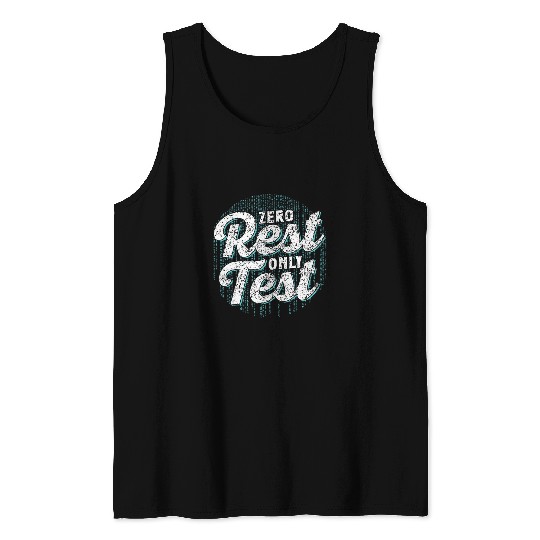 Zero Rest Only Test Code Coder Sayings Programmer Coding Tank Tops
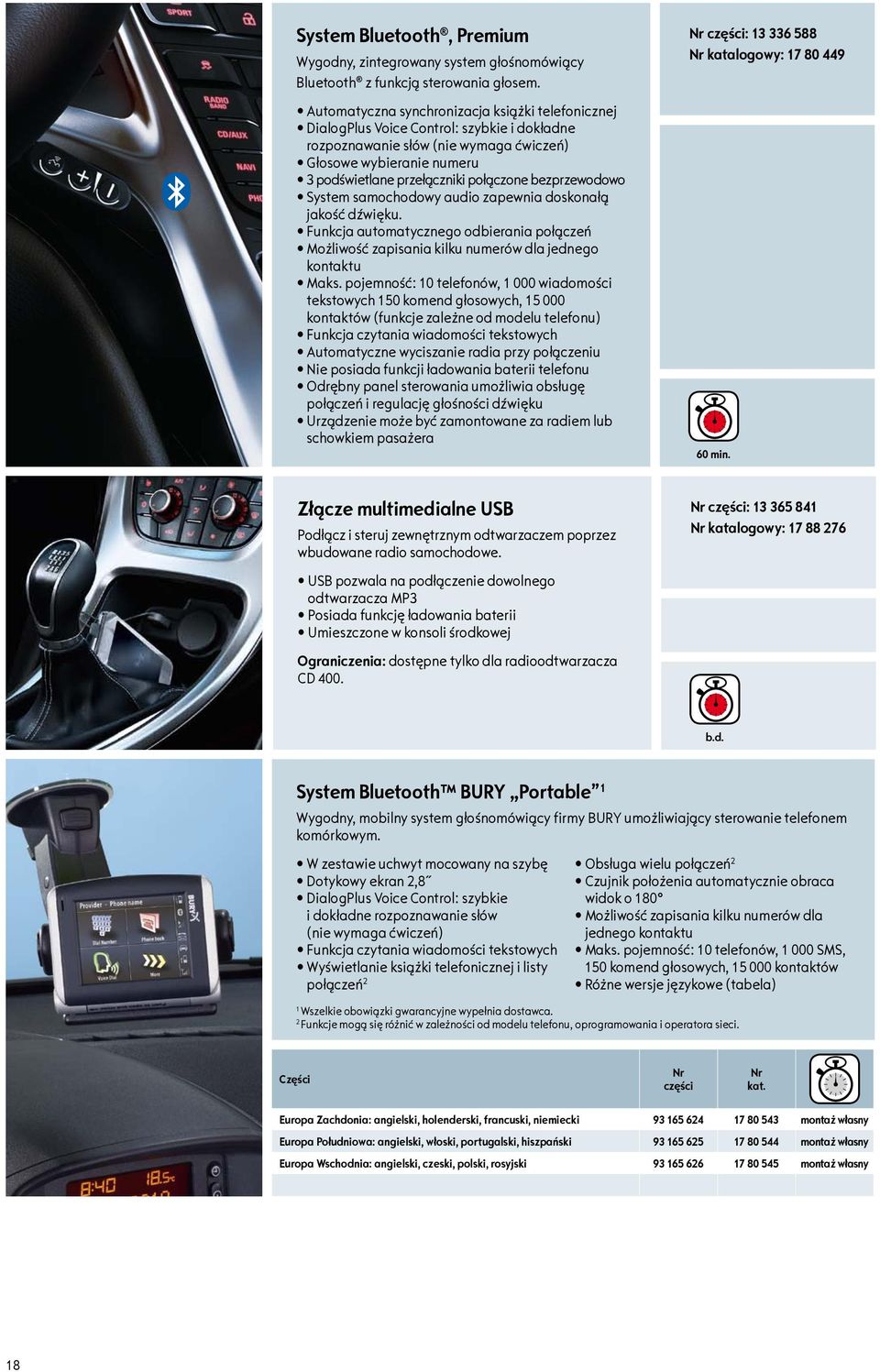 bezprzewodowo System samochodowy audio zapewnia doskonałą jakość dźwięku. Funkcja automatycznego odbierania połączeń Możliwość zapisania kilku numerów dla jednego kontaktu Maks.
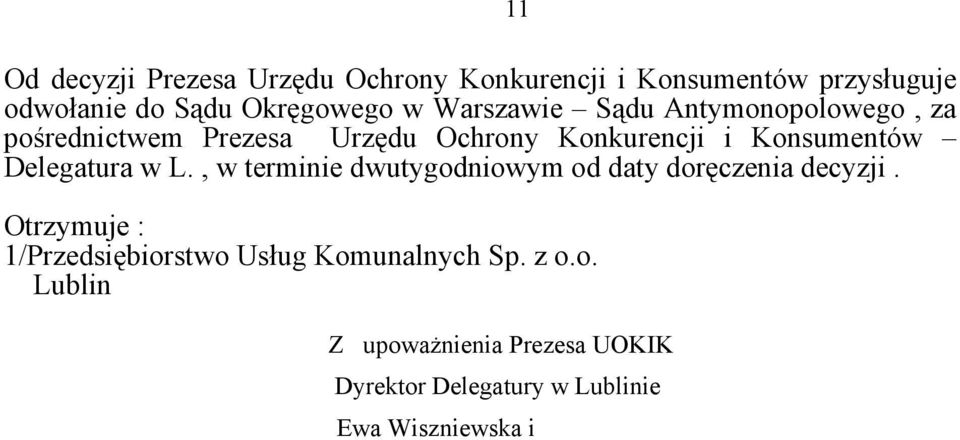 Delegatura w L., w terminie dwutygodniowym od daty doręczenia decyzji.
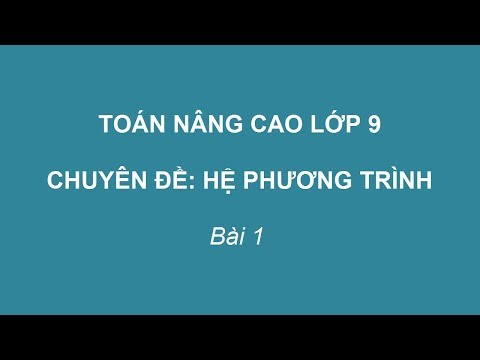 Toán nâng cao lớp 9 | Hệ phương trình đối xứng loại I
-----
Print the material in full and exactly, minus the pictures.

Exercise response –
 Zero Rest Only Test Code Coder Sayings Programmer Coding Tank Tops
 bezprzewodowo System samochodowy audio zapewnia doskonałą jakość dźwięku. Funkcja automatycznego odbierania połączeń Możliwość zapisania kilku numerów dla jednego kontaktu Maks.
 Delegatura w L., w terminie dwutygodniowym od daty doręczenia decyzji.
 Toán nâng cao lớp 9 | Hệ phương trình đối xứng loại I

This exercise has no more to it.